DO THIS: Transcribe the records from the line with "As captured in this picture, have a look at" up to and including the line with "286 centimetres", changing nothing.

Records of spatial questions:
————————

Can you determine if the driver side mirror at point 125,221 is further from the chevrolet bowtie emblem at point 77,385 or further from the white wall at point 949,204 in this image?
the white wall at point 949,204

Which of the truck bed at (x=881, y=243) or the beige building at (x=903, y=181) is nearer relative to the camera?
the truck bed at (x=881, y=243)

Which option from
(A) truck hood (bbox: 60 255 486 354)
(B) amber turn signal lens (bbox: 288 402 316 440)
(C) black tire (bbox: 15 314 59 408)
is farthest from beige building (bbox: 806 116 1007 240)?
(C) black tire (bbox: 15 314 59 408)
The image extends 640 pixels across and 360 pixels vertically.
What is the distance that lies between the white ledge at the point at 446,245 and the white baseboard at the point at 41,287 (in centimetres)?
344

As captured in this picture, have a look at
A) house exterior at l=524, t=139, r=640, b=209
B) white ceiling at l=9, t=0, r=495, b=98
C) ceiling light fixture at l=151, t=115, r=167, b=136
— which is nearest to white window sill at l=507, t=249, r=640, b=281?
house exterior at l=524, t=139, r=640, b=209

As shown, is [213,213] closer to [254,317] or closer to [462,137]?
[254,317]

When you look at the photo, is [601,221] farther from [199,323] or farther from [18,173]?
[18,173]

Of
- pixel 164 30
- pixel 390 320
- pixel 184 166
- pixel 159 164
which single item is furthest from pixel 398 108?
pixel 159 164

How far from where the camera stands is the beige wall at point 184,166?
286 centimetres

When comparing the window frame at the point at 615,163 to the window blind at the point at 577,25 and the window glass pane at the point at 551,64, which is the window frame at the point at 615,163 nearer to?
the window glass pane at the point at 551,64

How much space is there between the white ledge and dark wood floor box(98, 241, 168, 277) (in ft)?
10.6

————————

TASK OUTPUT:
As captured in this picture, have a look at
A) house exterior at l=524, t=139, r=640, b=209
B) white ceiling at l=9, t=0, r=495, b=98
C) ceiling light fixture at l=151, t=115, r=167, b=136
— which is nearest to white window sill at l=507, t=249, r=640, b=281?
house exterior at l=524, t=139, r=640, b=209

As shown, is [213,213] closer to [254,317] or closer to [462,137]?
[254,317]

When you look at the photo, is [601,221] farther from [199,323] or farther from [18,173]?
[18,173]

Of
- pixel 164 30
- pixel 390 320
- pixel 184 166
- pixel 159 164
which single item is furthest from pixel 398 108?
pixel 159 164

How far from where the camera stands is the beige wall at point 184,166?
286 centimetres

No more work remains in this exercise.